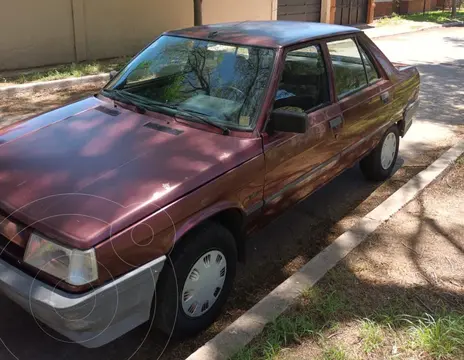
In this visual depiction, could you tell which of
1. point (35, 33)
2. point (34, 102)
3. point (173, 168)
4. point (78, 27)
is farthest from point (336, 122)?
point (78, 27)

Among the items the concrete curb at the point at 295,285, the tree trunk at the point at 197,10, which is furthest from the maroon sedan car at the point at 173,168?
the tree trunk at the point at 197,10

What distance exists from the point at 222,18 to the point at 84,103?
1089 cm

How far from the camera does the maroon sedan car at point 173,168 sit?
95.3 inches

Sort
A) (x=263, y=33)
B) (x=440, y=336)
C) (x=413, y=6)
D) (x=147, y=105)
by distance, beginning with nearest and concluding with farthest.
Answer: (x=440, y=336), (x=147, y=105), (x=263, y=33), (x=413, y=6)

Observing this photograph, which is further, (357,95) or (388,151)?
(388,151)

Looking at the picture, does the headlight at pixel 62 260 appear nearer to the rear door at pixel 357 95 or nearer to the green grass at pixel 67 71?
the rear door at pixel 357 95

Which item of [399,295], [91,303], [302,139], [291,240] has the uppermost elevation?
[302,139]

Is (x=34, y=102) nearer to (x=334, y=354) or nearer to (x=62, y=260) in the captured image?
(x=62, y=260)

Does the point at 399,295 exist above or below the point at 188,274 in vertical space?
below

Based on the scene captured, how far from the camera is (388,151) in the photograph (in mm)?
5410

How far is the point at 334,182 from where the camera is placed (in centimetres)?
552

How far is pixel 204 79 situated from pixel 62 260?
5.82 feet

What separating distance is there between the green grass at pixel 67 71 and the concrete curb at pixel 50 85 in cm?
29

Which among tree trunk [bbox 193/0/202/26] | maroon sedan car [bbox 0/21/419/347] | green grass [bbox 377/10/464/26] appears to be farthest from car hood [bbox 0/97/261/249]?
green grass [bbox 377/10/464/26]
****************************************
Quote all of the entries above verbatim, omitting the pictures.

-- Task output --
In this visual depiction, could you tell which of
1. point (35, 33)
2. point (34, 102)
3. point (173, 168)
4. point (78, 27)
is farthest from point (336, 122)?
point (78, 27)

Among the items the concrete curb at the point at 295,285, the tree trunk at the point at 197,10, which is furthest from the maroon sedan car at the point at 173,168?
the tree trunk at the point at 197,10

What distance exists from the point at 222,18 to the point at 84,103?
1089 cm

How far from the camera does the maroon sedan car at point 173,168 sit?
95.3 inches

Sort
A) (x=263, y=33)
B) (x=440, y=336)
C) (x=413, y=6)
D) (x=147, y=105)
by distance, beginning with nearest and concluding with farthest.
Answer: (x=440, y=336), (x=147, y=105), (x=263, y=33), (x=413, y=6)

Observing this photograph, which is further, (357,95) or (388,151)?
(388,151)

Looking at the picture, does the headlight at pixel 62 260 appear nearer to the rear door at pixel 357 95 or nearer to the green grass at pixel 67 71?
the rear door at pixel 357 95

Which item of [399,295], [91,303], [302,139], [291,240] has the uppermost elevation?
[302,139]

Is (x=34, y=102) nearer to (x=334, y=354) or nearer to (x=62, y=260) in the captured image?
(x=62, y=260)

Does the point at 399,295 exist above or below the point at 188,274 in vertical space?
below

Based on the scene captured, how far from the camera is (388,151) in the photograph (in mm)?
5410

How far is the point at 334,182 from where the camera is placed (in centimetres)?
552

How far is pixel 204 79 situated from pixel 62 260?
5.82 feet

What separating distance is there between the green grass at pixel 67 71 and the concrete curb at pixel 50 85 in cm?
29

Which among tree trunk [bbox 193/0/202/26] | maroon sedan car [bbox 0/21/419/347] | green grass [bbox 377/10/464/26] appears to be farthest from car hood [bbox 0/97/261/249]?
green grass [bbox 377/10/464/26]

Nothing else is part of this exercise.